> **INFORMATION PROVIDED**:
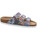 Schuhe Damen Pantoletten / Clogs Rohde Pantoletten Alba 5620/55 Multicolor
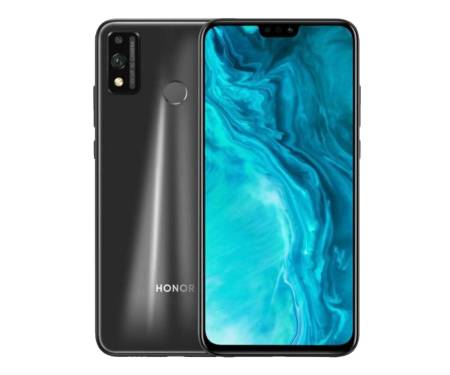 Смартфон Honor 9X Lite 4/128GB Midnight Black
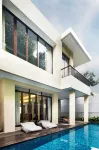 Jasmine Cozy Villa 3 Bedrooms with a Private Swimming Pool فنادق في Cimenyan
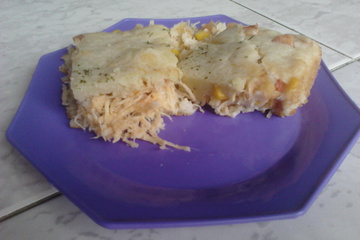Torta de Frango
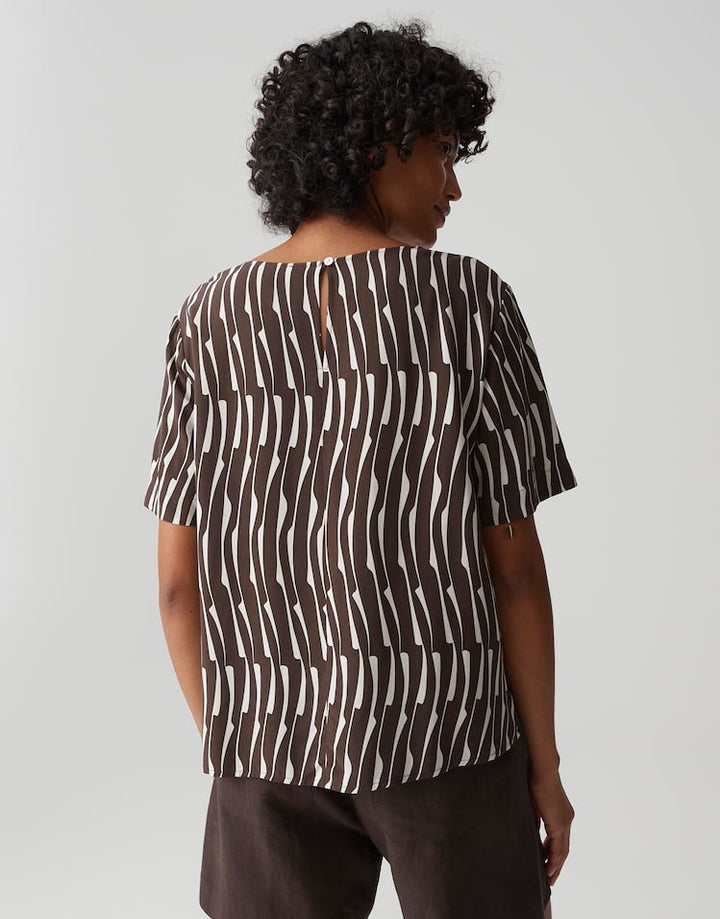 Ferona Bamboo 10563414116429 - Bruin Dessin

> **TASK DETAILS**:
Write out the text of each row above word for word, leaving out the pictures.

> **SOLUTION TO THIS TASK**:
 Schuhe Damen Pantoletten / Clogs Rohde Pantoletten Alba 5620/55 Multicolor
 Смартфон Honor 9X Lite 4/128GB Midnight Black
 Jasmine Cozy Villa 3 Bedrooms with a Private Swimming Pool فنادق في Cimenyan
Torta de Frango
 Ferona Bamboo 10563414116429 - Bruin Dessin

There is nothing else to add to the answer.